Shutdown II: Same Plot, Harsher Talk

IN the movie business, sequels are often worse than the original picture. That's a trend Washington budget politics is currently imitating: Government Shutdown II is turning out to be even uglier than last month's Shutdown I.

Fewer government workers would be idled in a continuing fiscal impasse than in the first federal closure last month. But the degree of political accusation seems higher this time, with Democrats and Republicans bitterly blaming each other and no serious negotiations in sight. The level of animosity seems such that many politicians are beginning to believe the standoff could easily continue indefinitely.

"I'm not so sure we're going to have those federal agencies working by Christmas. We're really at a standstill," Rep. Jim Moran (D) of Virginia, who counts many government workers among his constituents, said morosely over the weekend.

War-weariness, not substantive negotiations, may be the key to finding a solution. The impasse may not end until one side or the other believes its political fortunes are declining precipitously as a result of the fighting.

As of this writing, there remained a possibility that Shutdown II would quickly end. President Clinton Sunday called for Republicans to get into the spirit of the holiday season and pass a temporary spending bill to end the standoff.

For his part, Mr. Clinton may have reason to believe his stature has increased as a result of the budget standoff. His polls have crept upward in recent weeks: A recent New York Times survey put his current approval rating at more than 50 percent. An Associated Press poll released over the weekend found that 43 percent of recipients felt Clinton should be reelected next November - while 42 percent felt he did not deserve a second term.

Such numbers show that Clinton still faces a tough reelection fight. But they are a large improvement over the approval pit he found himself after the Republican electoral sweep of last November.

Leading Republicans, meanwhile, are sounding increasingly annoyed over what they few as the president's posturing as a protector of Medicare, Medicaid, and other government programs that serve the elderly and low-income. GOP plans don't "cut" these programs, Republicans fume. They just slow the rate of increase a slight bit more than do the Democrat's own proposed changes.

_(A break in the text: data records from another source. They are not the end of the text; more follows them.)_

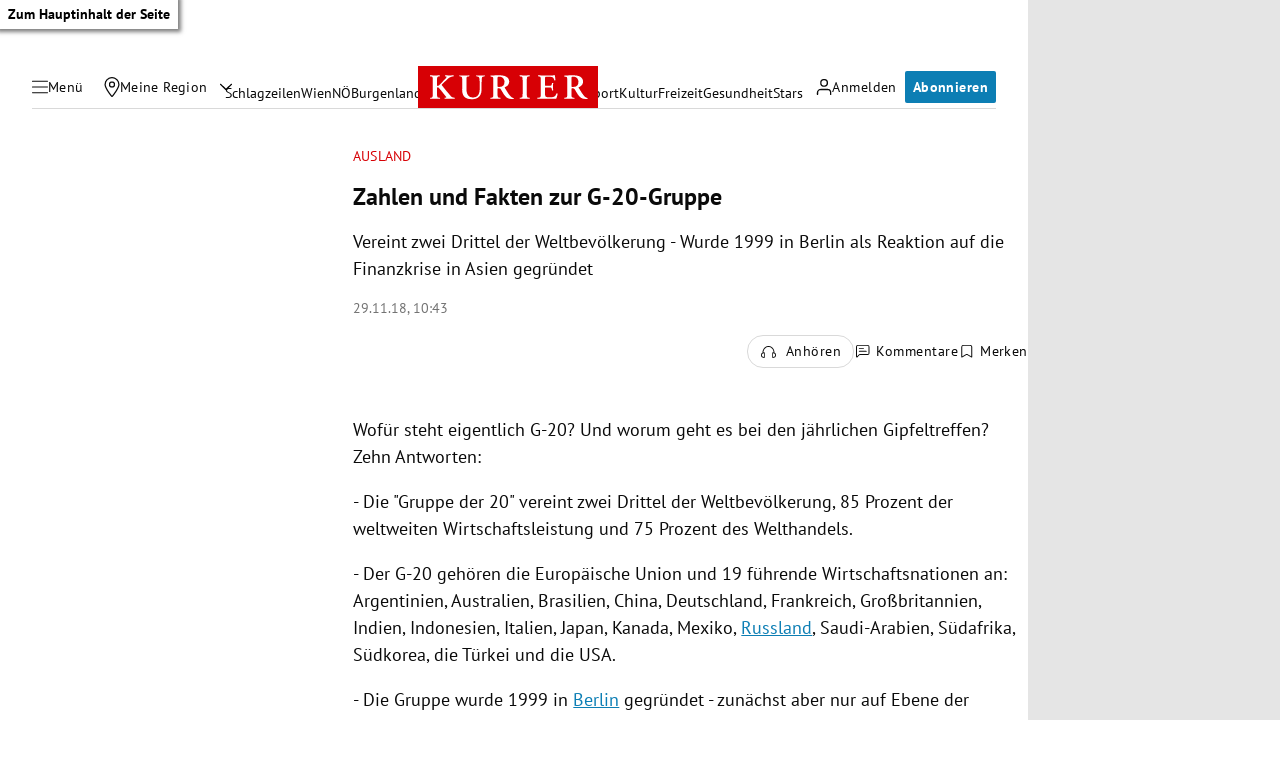

--- FILE ---
content_type: application/javascript; charset=utf-8
request_url: https://fundingchoicesmessages.google.com/f/AGSKWxWS4j7D0aox16E0RzdiWXibStLpGLhu5mCqhiz5CT-OJgDk5ELqpGkabiEbd1T4FSGJGTLWsv2RstNF8qkG5b54YVFIrFJl5jXNewUNp35us0O5X4VEsiOsZ1HS_w3Bof137ac0vVzlutDNc1E0TPyyL3RdrjP0_Ezi_L7TiVGVHRNiCJ0iuSiE1nH_/_/companionAdFunc./adrot_/sponsor-box?-468x80/-480x60.
body_size: -1294
content:
window['85358de5-3a57-4d0b-a155-39725ab31118'] = true;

Presidential hopeful Sen. Bob Dole (R) of Kansas went so far as to say that Clinton should "stop that garbage he's spewing" about heartless GOP cuts.

White House budget director Alice Rivlin termed "blackmail" the GOP precondition for a resumption of talks: that the president produce figures that balance the budget in seven years under Congressional Budget Office economic assumptions. "We haven't got down to real negotiations at all," she said in a Sunday broadcast interview.

But lower-level budget strategy meetings continued behind the scenes. Congressional Democrats, in particular, met to see if they could agree among themselves on a plan produced by "Blue Dog" Democrat conservatives that would balance the budget while omitting large tax cuts.

Big tax cuts are part of both Clinton's and the GOP leadership's budget proposals. Polls have found lukewarm public support for a tax cut, given the current government deficit, and many experts have called on both sides to abandon tax relief as a means of getting the money needed to make their overall budget targets meet.

Though the budget rhetoric seems more heated than it was during November's government shutdown, the actual effect on the country of Shutdown II will be much less severe. That's because a number of approriations bills have become law in the interim, allocating permanent funding to more federal departments.

Still, an estimated 260,000 federal workers will likely stay home because their jobs haven't yet been funded for the year and are subject to passage of a temporary overall government spending bill. Most federal parks will be closed, absent an agreement, for instance. Passports and visas would be issued only in an emergency. The Departments of Education, Veterans Affairs, and Justice will be among the Cabinet agencies forced to shut for the duration.

Mail delivery won't be affected. Medicare and Medicaid payments, as well as Social Security checks, will continue to be issued. The US deployment to Bosnia will continue - and Congress and the White House themselves will both keep operating.

In short, many of the functions of the federal government that actually touch voters won't actually be affected. That raises the issue of whether voters outside of Washington will consider the continuing budget standoff a serious matter - or just more partisan squabbling.